Download model files and put them into right places in ComfyUI
huggingface-cli download Comfy-Org/HunyuanVideo_1.5_repackaged --local-dir $HOME/HunyuanVideo_1.5_repackaged
cp $HOME/HunyuanVideo_1.5_repackaged/split_files/text_encoders/*.* $HOME/ComfyUI/models/text_encoders
cp $HOME/HunyuanVideo_1.5_repackaged/split_files/vae/*.* $HOME/ComfyUI/models/vae
cp $HOME/HunyuanVideo_1.5_repackaged/split_files/diffusion_models/*.* $HOME/ComfyUI/models/diffusion_models
cp $HOME/HunyuanVideo_1.5_repackaged/split_files/latent_upscale_models/*.* $HOME/ComfyUI/models/latent_upscale_models
cp $HOME/HunyuanVideo_1.5_repackaged/split_files/clip_vision/*.* $HOME/ComfyUI/models/clip_vision
cp $HOME/HunyuanVideo_1.5_repackaged/split_files/loras/*.* $HOME/ComfyUI/models/loras
Run ComfyUI
TORCH_ROCM_AOTRITON_ENABLE_EXPERIMENTAL=1 python main.py --use-pytorch-cross-attention
Open Workflow
We will use 720p Text-to-Video workflow. Please download https://github.com/Comfy-Org/workflow_templates/blob/main/templates/video_hunyuan_video_1.5_720p_t2v.json and drag it to ComfyUI in the web browser to open it. You will see something like this, click the blue “Run” botton at the top right corner to generate the video.

The prompt is “A paper airplane released from the top of a skyscraper, gliding through urban canyons, crossing traffic, flying over streets, spiraling upward between buildings. The camera follows the paper airplane’s perspective, shooting cityscape in first-person POV, finally flying toward the sunset, disappearing in golden light. Creative camera movement, free perspective, dreamlike colors.”.
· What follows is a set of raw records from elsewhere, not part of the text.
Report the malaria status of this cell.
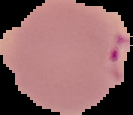

It is parasitized.

Summary:
  - Image size: 133×115 pixels
  - Preparation: thin blood smear
  - Image type: segmented cell region on a black background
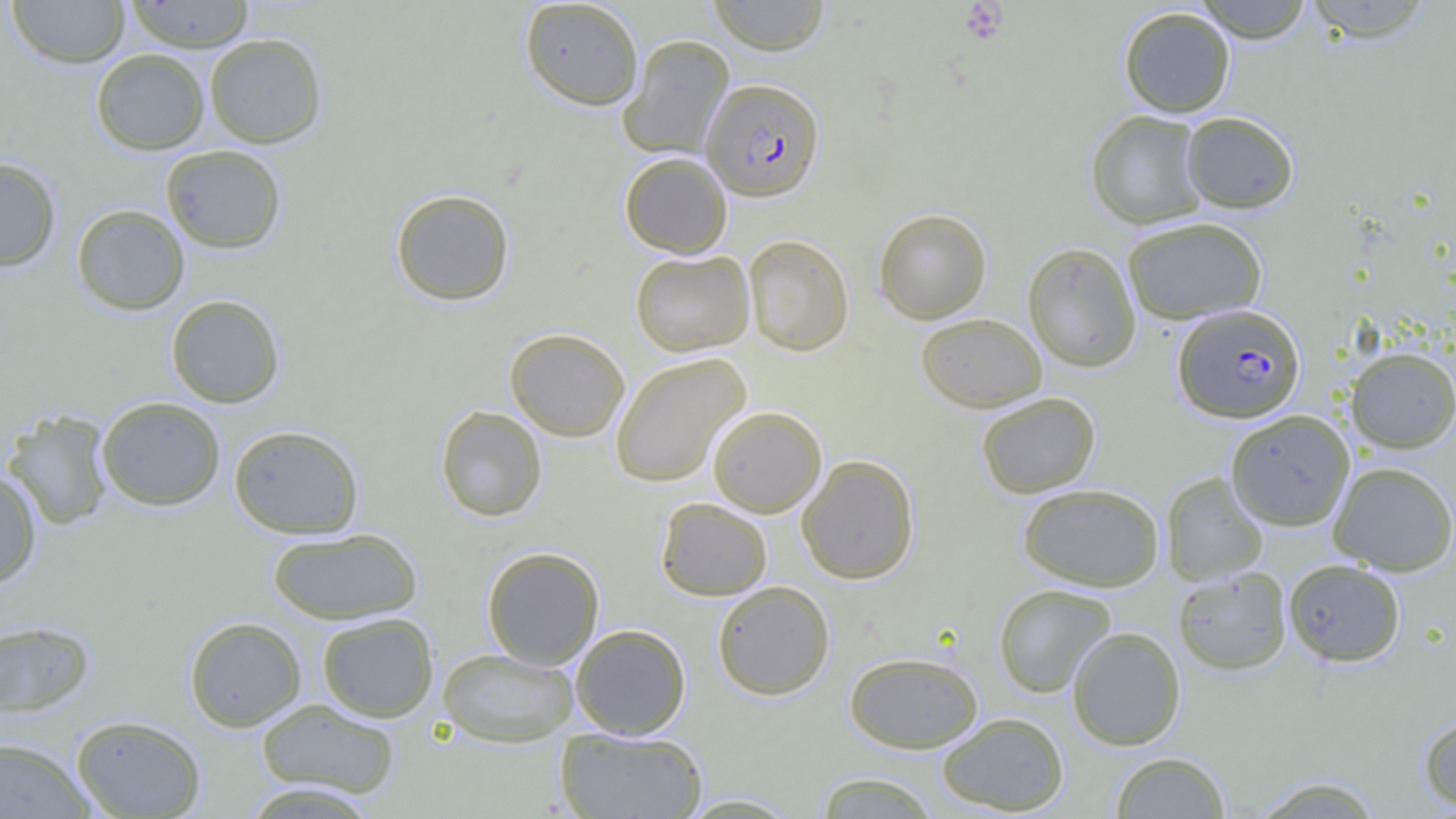

Approximate bounding boxes as (x1, y1, x2, y2) in pixels. Uninfected red blood cell locations: (7, 0, 130, 69), (123, 0, 255, 53), (520, 0, 644, 111), (707, 0, 830, 56), (1192, 0, 1315, 43), (1302, 0, 1436, 43), (1118, 6, 1236, 117), (204, 32, 327, 148), (618, 34, 734, 161), (91, 49, 210, 155), (1085, 110, 1208, 230), (1180, 111, 1299, 213), (160, 145, 287, 254), (619, 152, 732, 258), (0, 158, 62, 272), (390, 188, 515, 306), (71, 204, 190, 315), (872, 208, 992, 324), (1122, 217, 1268, 324), (742, 234, 854, 355), (1022, 242, 1141, 372), (630, 250, 755, 356), (166, 294, 285, 408), (915, 312, 1047, 412), (504, 327, 630, 441), (1345, 347, 1456, 453), (609, 352, 751, 488), (975, 392, 1100, 498), (96, 396, 226, 511), (435, 405, 547, 522), (707, 405, 827, 517), (2, 409, 115, 530), (1225, 409, 1355, 531), (228, 424, 364, 539), (796, 454, 920, 585), (1328, 461, 1456, 575), (0, 466, 42, 590), (1160, 471, 1269, 586), (1017, 482, 1164, 592), (655, 497, 773, 601), (266, 527, 423, 625), (481, 546, 604, 670), (1283, 559, 1406, 667), (1172, 566, 1292, 675), (712, 580, 835, 700), (993, 583, 1117, 698), (316, 612, 439, 722), (184, 616, 307, 732), (0, 619, 95, 718), (570, 624, 691, 739), (1066, 626, 1186, 750), (437, 647, 579, 747), (844, 651, 984, 753), (255, 698, 401, 799), (937, 711, 1070, 815), (71, 714, 207, 818), (1418, 714, 1456, 812), (555, 727, 708, 818), (0, 737, 95, 818), (1110, 751, 1231, 818), (812, 771, 942, 818), (1249, 774, 1386, 818), (237, 781, 384, 818), (676, 793, 805, 817). Plasmodium falciparum-infected red blood cell locations: (701, 78, 825, 202), (1173, 304, 1305, 423). Platelet locations: (959, 1, 1008, 44). Slide-level diagnosis: Plasmodium falciparum. Single field of view. 1000x magnification. Thin blood smear. Image is 1456×819 pixels. Light microscopy.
State which cell type is depicted.
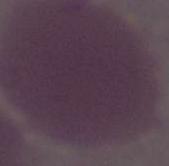
This is an erythrocyte.

Captured at 1000x magnification. Micrograph.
Look for Plasmodium parasites.
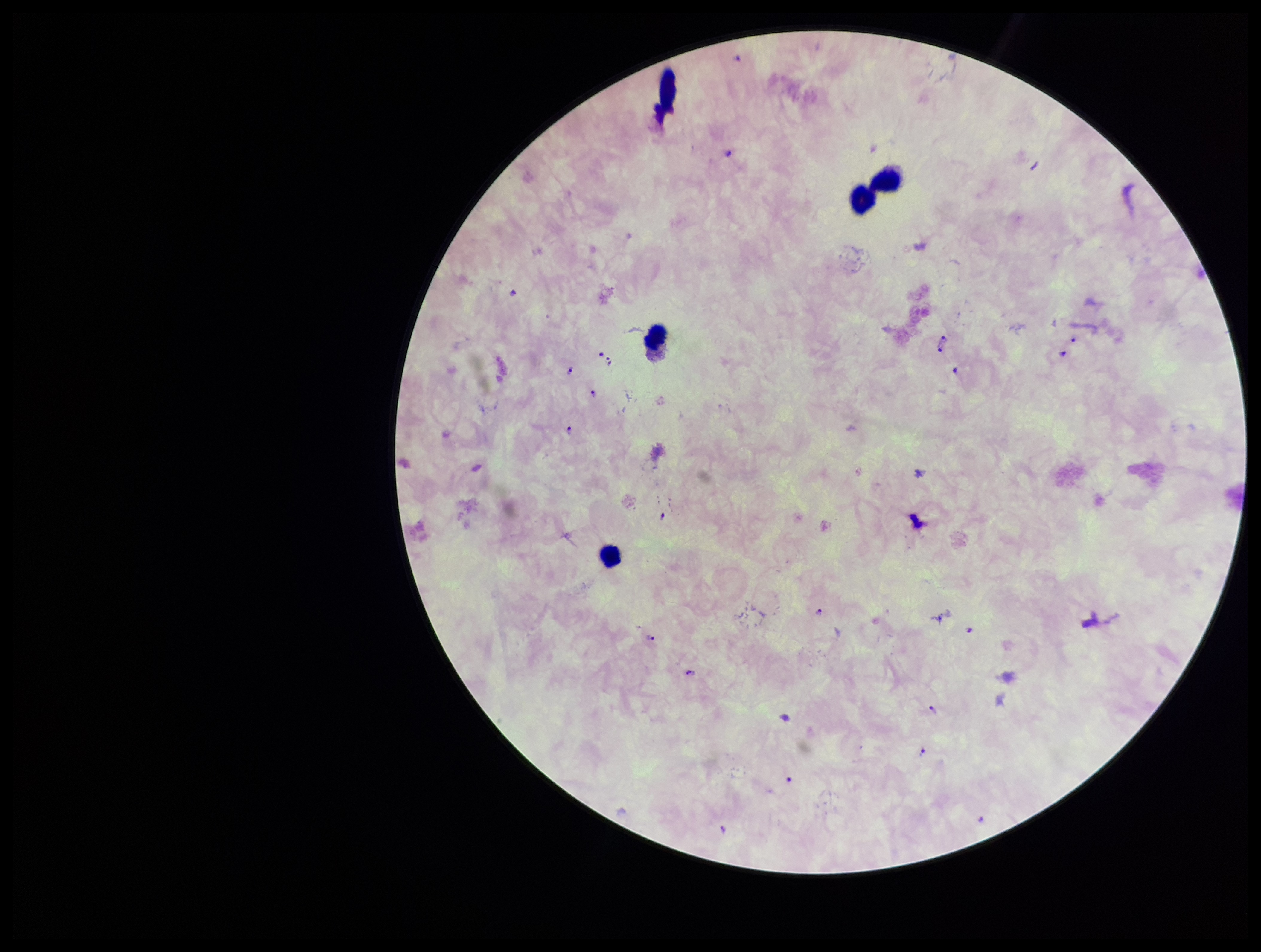

Detected.

field of view = one from this slide
leukocyte count = 4
patient malaria status = positive
capture = smartphone photograph through the microscope eyepiece
species reported for this patient = Plasmodium falciparum
preparation = thick smear
image size = 1261×952 pixels
parasite count = 17
stain = Giemsa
It will take more than 10 minutes to generate a 720p video with 5 second length, shown below, in 20 steps. It consumes 18% of VRAM for single MI300X GPU during execution.
5) Z-Image-Turbo (image)
This model emphasizes speed with great quality. It can run with diffusers using following Python code,
python - <<'PY'
import torch
from diffusers import ZImagePipeline
# 1. Load the pipeline
# Use bfloat16 for optimal performance on supported GPUs
pipe = ZImagePipeline.from_pretrained(
"Tongyi-MAI/Z-Image-Turbo",
torch_dtype=torch.bfloat16,
low_cpu_mem_usage=False,
)
pipe.to("cuda")
prompt = "Young Chinese woman in red Hanfu, intricate embroidery. Impeccable makeup, red floral forehead pattern. Elaborate high bun, golden phoenix headdress, red flowers, beads. Holds round folding fan with lady, trees, bird. Neon lightning-bolt lamp (⚡️), bright yellow glow, above extended left palm. Soft-lit outdoor night background, silhouetted tiered pagoda (西安大雁塔), blurred colorful distant lights."
# 2. Generate Image
image = pipe(
prompt=prompt,
height=1024,
width=1024,
num_inference_steps=9, # This actually results in 8 DiT forwards
guidance_scale=0.0, # Guidance should be 0 for the Turbo models
generator=torch.Generator("cuda").manual_seed(42),
).images[0]
image.save("example.png")
PY
It runs blazingly fast and generates the image instantly. Here is the generated image,

6) Next step
This blog focuses on Out-of-the-Box experience of running these fresh new models on single AMD MI300X GPU.
For optimized performance, we can use aiter backend, which includes Flash Attention, with diffusers. We can also try cache inference to speed up HunyuanVideo-1.5.
We can also use multiple MI300X GPUs to reduce the latency for single request and increase the throughput for multiple batched requests.
We can also use Radeon GPU or AIPC like Strix-Halo to build interesting applications with these powerful image and video generation models.